Rowan glanced back at the huge clock which sat above the canteen entrance and I turned to look too. Eight forty five. I sniffed in distaste, unwilling to leave the dining hall which had only just been brought to a comfortable temperature by the impressive amount of radiators which lines the walls.
We would have to set off soon; the science block was right on the other side of campus – one of the newer buildings which had been built to accommodate the steadily growing student body.
“Right then.” He mumbled, standing up and stretching, “let’s go learn fun sciencey shite that will do nothing to help us get along in later life.”
“Hey, hey, for all you know, I might want to be a chemist when I’m older!” I countered.
“You hate chemistry, though.” Rowan pointed out.
“You told me yesterday that if you had to remember another equation, I would be the second person you strangle.”

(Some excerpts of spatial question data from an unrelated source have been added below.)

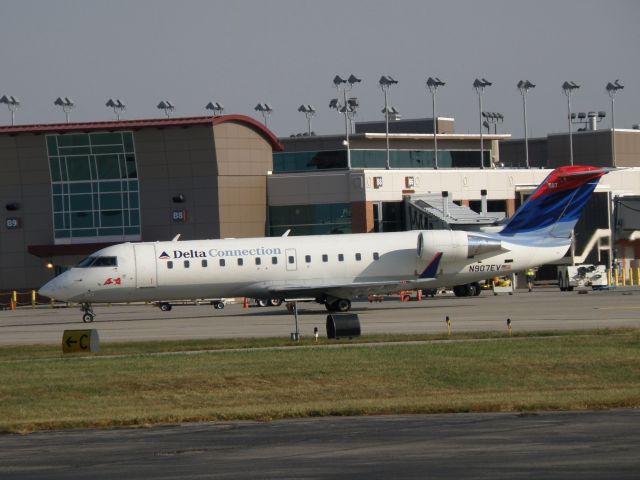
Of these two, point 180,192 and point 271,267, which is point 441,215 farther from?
point 271,267

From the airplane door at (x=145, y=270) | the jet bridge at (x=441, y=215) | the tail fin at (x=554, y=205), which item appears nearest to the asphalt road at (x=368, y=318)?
the airplane door at (x=145, y=270)

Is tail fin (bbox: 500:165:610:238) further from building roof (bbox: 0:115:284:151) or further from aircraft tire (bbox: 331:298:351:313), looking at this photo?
building roof (bbox: 0:115:284:151)

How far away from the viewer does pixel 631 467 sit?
14.1 metres

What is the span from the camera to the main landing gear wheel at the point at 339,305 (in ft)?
161

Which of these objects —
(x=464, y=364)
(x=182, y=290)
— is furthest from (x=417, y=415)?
(x=182, y=290)

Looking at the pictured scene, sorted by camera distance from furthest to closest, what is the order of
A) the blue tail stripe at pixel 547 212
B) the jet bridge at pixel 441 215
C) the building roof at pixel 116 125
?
1. the building roof at pixel 116 125
2. the jet bridge at pixel 441 215
3. the blue tail stripe at pixel 547 212

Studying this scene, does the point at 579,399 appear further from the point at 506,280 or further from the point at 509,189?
the point at 509,189

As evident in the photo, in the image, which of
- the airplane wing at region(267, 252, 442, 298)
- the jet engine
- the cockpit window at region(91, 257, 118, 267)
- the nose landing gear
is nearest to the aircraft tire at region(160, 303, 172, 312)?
the nose landing gear

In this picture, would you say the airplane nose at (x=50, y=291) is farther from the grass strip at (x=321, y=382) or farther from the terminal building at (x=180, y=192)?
the terminal building at (x=180, y=192)

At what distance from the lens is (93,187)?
76.9 metres

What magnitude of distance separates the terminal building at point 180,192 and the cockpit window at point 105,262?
25952 mm

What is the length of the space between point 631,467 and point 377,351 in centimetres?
1592

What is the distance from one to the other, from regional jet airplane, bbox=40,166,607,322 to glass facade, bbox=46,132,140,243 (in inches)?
1092

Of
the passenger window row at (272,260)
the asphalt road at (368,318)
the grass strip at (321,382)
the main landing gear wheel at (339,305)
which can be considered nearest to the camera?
the grass strip at (321,382)
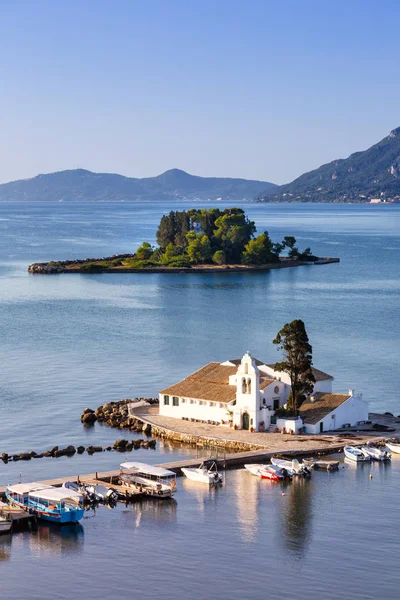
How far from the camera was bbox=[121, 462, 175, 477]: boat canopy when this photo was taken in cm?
4331

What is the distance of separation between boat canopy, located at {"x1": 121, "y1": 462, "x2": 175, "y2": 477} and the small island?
330ft

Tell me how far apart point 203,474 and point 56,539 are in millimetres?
7965

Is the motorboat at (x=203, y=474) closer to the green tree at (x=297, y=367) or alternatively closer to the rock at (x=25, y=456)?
the rock at (x=25, y=456)

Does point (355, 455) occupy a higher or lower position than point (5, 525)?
higher

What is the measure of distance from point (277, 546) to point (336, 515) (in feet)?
12.5

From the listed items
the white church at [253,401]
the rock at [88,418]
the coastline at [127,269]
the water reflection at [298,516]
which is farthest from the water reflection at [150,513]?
the coastline at [127,269]

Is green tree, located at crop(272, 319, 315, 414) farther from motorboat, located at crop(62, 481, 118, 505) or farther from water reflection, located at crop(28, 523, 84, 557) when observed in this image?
water reflection, located at crop(28, 523, 84, 557)

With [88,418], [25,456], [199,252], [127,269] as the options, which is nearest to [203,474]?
[25,456]

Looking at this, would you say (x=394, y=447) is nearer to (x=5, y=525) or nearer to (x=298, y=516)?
(x=298, y=516)

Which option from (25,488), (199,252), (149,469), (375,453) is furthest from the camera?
(199,252)

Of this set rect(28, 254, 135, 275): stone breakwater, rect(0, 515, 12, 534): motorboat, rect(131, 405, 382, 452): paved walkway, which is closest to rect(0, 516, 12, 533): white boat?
rect(0, 515, 12, 534): motorboat

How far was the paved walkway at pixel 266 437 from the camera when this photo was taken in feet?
159

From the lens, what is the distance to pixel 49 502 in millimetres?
39438

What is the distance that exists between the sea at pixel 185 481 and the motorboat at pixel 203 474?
→ 0.58 m
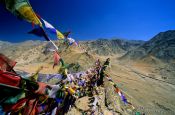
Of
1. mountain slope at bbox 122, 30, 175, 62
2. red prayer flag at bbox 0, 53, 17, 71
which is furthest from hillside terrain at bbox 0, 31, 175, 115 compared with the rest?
red prayer flag at bbox 0, 53, 17, 71

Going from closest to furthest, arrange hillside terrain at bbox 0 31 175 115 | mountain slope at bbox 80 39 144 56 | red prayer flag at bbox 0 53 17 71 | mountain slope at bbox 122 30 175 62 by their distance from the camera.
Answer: red prayer flag at bbox 0 53 17 71 → hillside terrain at bbox 0 31 175 115 → mountain slope at bbox 122 30 175 62 → mountain slope at bbox 80 39 144 56

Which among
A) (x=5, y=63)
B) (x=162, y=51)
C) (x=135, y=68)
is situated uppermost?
(x=162, y=51)

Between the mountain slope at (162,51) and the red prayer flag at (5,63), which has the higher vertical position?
the mountain slope at (162,51)

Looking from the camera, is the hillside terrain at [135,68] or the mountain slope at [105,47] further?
the mountain slope at [105,47]

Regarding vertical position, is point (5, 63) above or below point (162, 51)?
below

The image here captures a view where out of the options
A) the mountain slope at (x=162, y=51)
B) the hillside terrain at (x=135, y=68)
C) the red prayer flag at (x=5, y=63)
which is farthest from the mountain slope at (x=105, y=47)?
the red prayer flag at (x=5, y=63)

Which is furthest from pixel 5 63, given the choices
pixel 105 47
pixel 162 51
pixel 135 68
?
pixel 105 47

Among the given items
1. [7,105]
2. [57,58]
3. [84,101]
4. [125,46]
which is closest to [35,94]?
[7,105]

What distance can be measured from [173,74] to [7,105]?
1825 inches

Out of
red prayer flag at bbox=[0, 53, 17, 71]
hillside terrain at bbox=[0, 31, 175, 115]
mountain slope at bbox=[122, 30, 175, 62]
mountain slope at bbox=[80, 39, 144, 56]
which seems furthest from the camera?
mountain slope at bbox=[80, 39, 144, 56]

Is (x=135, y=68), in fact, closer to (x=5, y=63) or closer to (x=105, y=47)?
(x=5, y=63)

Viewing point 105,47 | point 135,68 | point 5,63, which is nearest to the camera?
point 5,63

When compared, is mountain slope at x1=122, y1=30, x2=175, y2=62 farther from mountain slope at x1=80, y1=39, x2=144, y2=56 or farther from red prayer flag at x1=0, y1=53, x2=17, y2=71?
red prayer flag at x1=0, y1=53, x2=17, y2=71

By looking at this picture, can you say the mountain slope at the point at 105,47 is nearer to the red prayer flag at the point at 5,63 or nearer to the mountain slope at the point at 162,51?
the mountain slope at the point at 162,51
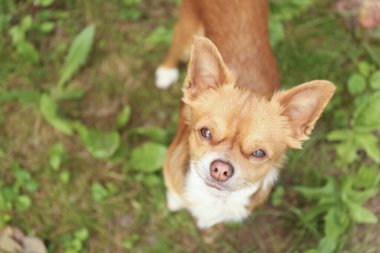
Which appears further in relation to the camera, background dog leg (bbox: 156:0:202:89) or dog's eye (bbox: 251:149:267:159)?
background dog leg (bbox: 156:0:202:89)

“Who was the first again?”
“Oh yeah! I hate that guy.”
After Rowan had ditched the rest of his breakfast on the waste trolley, we headed in the direction of the science block; Rowan looking distinctly paler than his usual golden tanned self. I looked at him, smiling softly. “I’m sure Sir won’t mind if you sit this lesson out, there is no way they’d force you to dissect if you’re not comfortable with it.”
“As someone who has been at this school for the majority of their life, I can assure you: there is no getting out of this. They half-use it as I technique to see if anything happens with the students doing it, you know.” He grumbled.
I frowned in confusion, “what?”
He just rolled his eyes and gave a vague gesture, like what he said should have been obvious and made sense. “Anyway. Yay for biology.”
I shook my head, still feeling confused but I let it slide. It was too early to think hard about anything.